Может быть, невозмутимость — это ее юмор. А может быть, все знакомятся с ней подобным образом: не я один такой умный.
Я вошел и сел напротив.
Она протянула мне раскрытую ладонь, и я вложил туда свою руку. Я дал ей лапу, как собака, и так же посмотрел в глаза. Она не приняла мой взгляд. Не взяла меня в собаки и не пошла в хозяйки. Холодно спросила:
— Лаком будете покрывать?
— Конечно.
— Бесцветный?
— А какой модно?
— Красный. Как при нэпе.
— Значит, красный.
Я думал, она спросит: «Зачем вам крашеные ногти?» С этого вопроса началась бы наша беседа. Она началась бы сегодня, а окончилась лет через пятьдесят. Но царевналягушка ни о чем меня не спрашивала. Молча плеснула воду из кувшина в пластмассовую чашечку. Насыпала туда порошок, взбила пену. Потом с деловым видом сунула мою руку в горячую воду. Достала мизинец и стала состригать то, что казалось ей лишним.
Мика сильна своей зависимостью от моей жизни. А эта сильна своей независимостью. Через десять минут поднимет на меня небесные глаза и скажет: «Вы свободны». И хоть ты тут умри.

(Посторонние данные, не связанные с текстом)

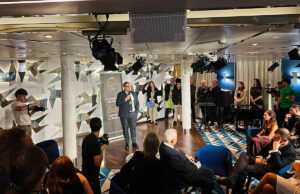 Sanremo: Costa Smeralda ospita il Campionato Mondiale del Pesto Sanremo: Costa Smeralda ospita il Campionato Mondiale del Pesto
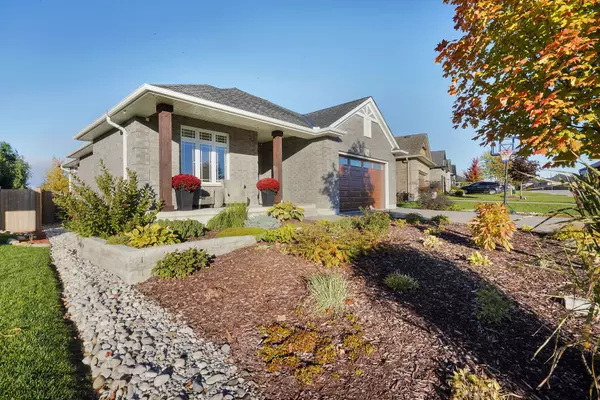 Thames Centre, ON N0M 2P0,95 BROOKER TRL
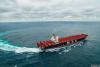 “MSC PALAK”船是金海重工為挪威SINOCEANIC公司建造的15艘萬(wàn)箱船的首制船。該船型的設(shè)計(jì)有效滿(mǎn)足了當(dāng)前船舶市場(chǎng)上船東和用船方最關(guān)注的低油耗、低排放、環(huán)保節(jié)能要求，是一款總裝箱量高、冷箱量高、裝載靈活、便于維護(hù)的綠色環(huán)保型船舶。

Из репродуктора доносилась песня про Стеньку Разина, как он плыл из-за острова на стрежень. Голос у певца был могучий, супермужской должно быть, певец ассоциировал себя с самим Степаном Разиным.
Царевна-лягушка перебирала в руках мои пальцы, склонив голову. Волосы у нее не темные и не светлые — серенькие, как перья у жаворонка. Кстати, я никогда не держал в руках жаворонка и не видел, какие у него перья.
— Некрасиво персиянку топить, — сказал я.
Царевна-лягушка отвлеклась от моего указательного пальца и подняла свои глаза под высокими бровями.
— Почему некрасиво?
— Ну, представьте себе: у нее папа — перс, князь. Она у него единственная дочка. Пришел посторонний человек, увел из родительского дома, посадил в лодку, набитую невоспитанными разбойниками. И вместо того чтобы защитить, взял и выкинул за борт. В набежавшую волну.
— Глупости, — сказала царевна-лягушка. — Здесь дело не в персиянке, а в народно-освободительном движении. Общее дело должно быть выше личных интересов.
— И вам ее не жалко?
— Так вообще вопрос не стоит.
Она отвинтила крышку от темной бутылочки и макнула туда кисточку.
Я ждал, что будет дальше.
Царевна-лягушка виртуозно провела кисточкой по всем десяти моим пальцам. Ногти получились яркие, блестящие, как леденцы.
Я сидел, протянув к ней руки с растопыренными пальцами, и в этот момент между нами проскочила искра-та самая, которая проскакивает между двумя грозовыми тучами, когда они близко подходят друг к другу. Та самая, от которой сверкает молния, гремит гром, на землю проливается дождь и из земли выбивается тонкий зеленый росток.